[Source records]
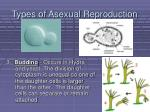 types of asexual reproduction7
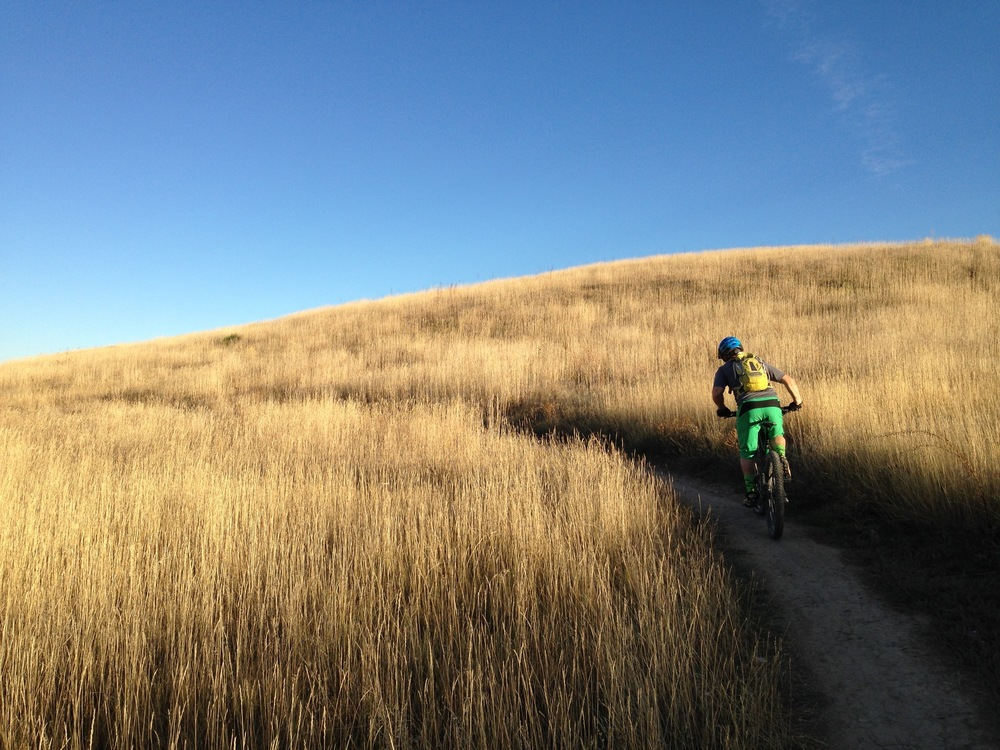 Jesse H cruising through golden fields in Marshall Mesa, Boulder.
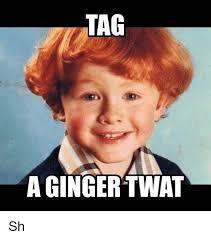 Ginger Memes - 25 best memes about ginger meme ginger memes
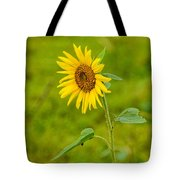 Lone Sunflower Tote Bag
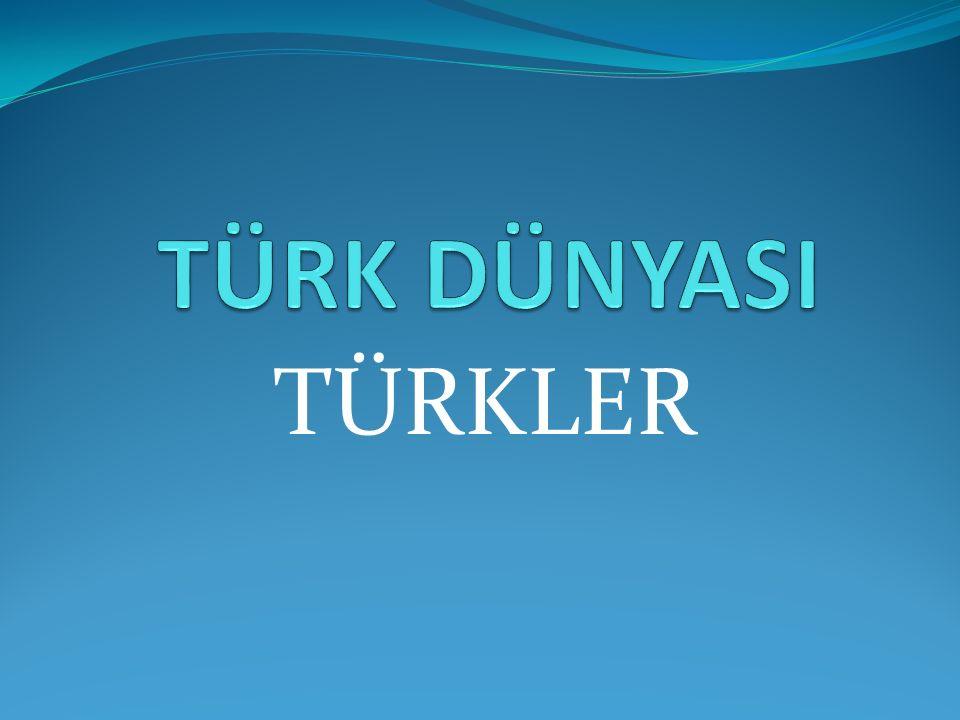TURKSOY TÜRK KÜLTÜR VE SANATLARI ORTAK YÖNETİMİ Uluslararası Türk Kültürü Teşkilatı (TÜRKSOY), Türk dil ailesine ait dilleri konuşan Türk nüfusuna sahip ülkeler ve topluluklar arası uluslararası kültür örgütüdür.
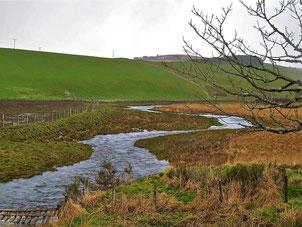 maerisch schlängelte sich das Schmelzwasser durch die Weiden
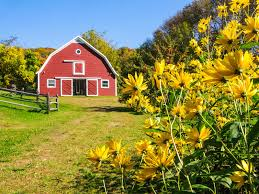 Vermont Wedding Venues Vermont Barn Weddings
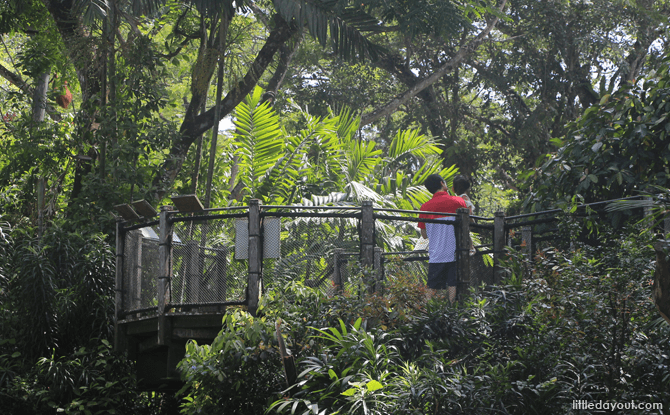 Orang Utan Boardwalk - Visiting the Singapore Zoo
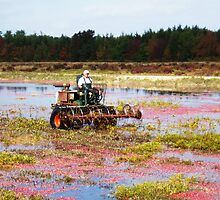 Cranberry Harvest 2 by scottnj61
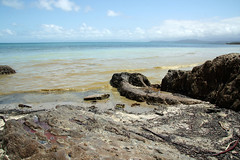Washed up Coral Spawn at Cape Kimberley Beach in the Daintree National Park (emblatame (Ron)) Tags: ocean beach barrier daintree coralspawning capekimberley islandpacific coralseagreat reefqueenslandaustraliasnapper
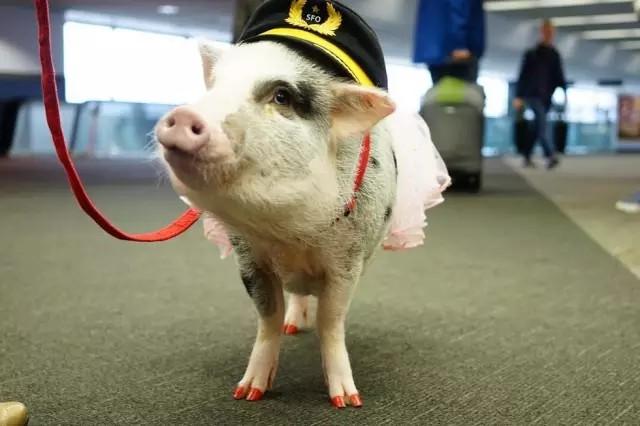 最近,一只小胖猪Lilou,作为机场的最萌工作人员,也加入到这个大家庭中。这一出场的气质就与众不同,看这指甲油,谁还不是公主咋滴。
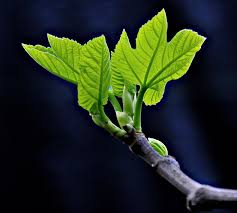 springtrees6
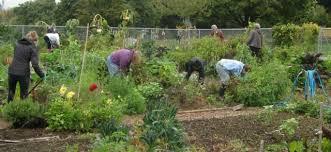 Urban Garden Portland Maine - community gardens the city of portland oregon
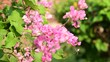 Pink flowers and bees pollinating in the natural background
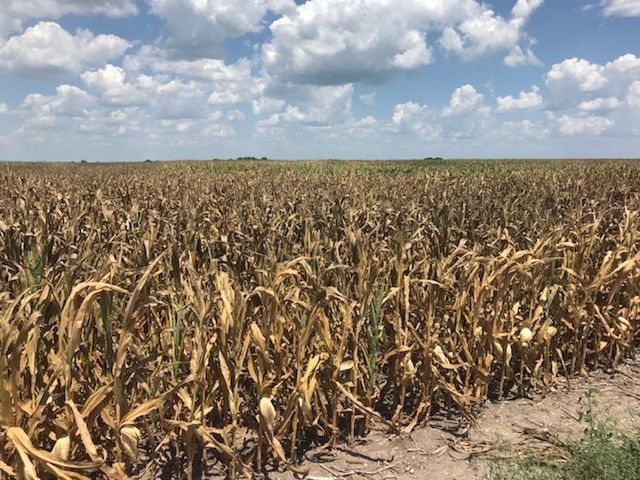 Much of the western U.S. is also experiencing drought. But Missouri is the only Midwestern state with such severe conditions with suffering corn crops and hay in short supply for cattle.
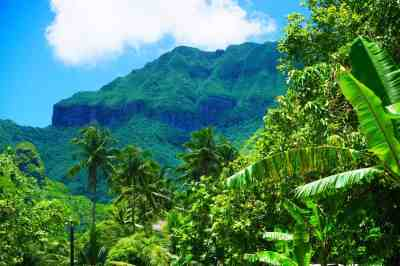 Why Huahine is My Favourite Island in the South Pacific ...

**WORK ORDER**
Exactly as written, set down the lines from the line holding "Vermont Wedding Venues Vermont Barn Weddings" to the last line of the data, both ends included, pictures excluded.

**WRITTEN SOLUTION**
 Vermont Wedding Venues Vermont Barn Weddings
 Orang Utan Boardwalk - Visiting the Singapore Zoo
 Cranberry Harvest 2 by scottnj61
Washed up Coral Spawn at Cape Kimberley Beach in the Daintree National Park (emblatame (Ron)) Tags: ocean beach barrier daintree coralspawning capekimberley islandpacific coralseagreat reefqueenslandaustraliasnapper
 最近,一只小胖猪Lilou,作为机场的最萌工作人员,也加入到这个大家庭中。这一出场的气质就与众不同,看这指甲油,谁还不是公主咋滴。
 springtrees6
 Urban Garden Portland Maine - community gardens the city of portland oregon
 Pink flowers and bees pollinating in the natural background
 Much of the western U.S. is also experiencing drought. But Missouri is the only Midwestern state with such severe conditions with suffering corn crops and hay in short supply for cattle.
 Why Huahine is My Favourite Island in the South Pacific ...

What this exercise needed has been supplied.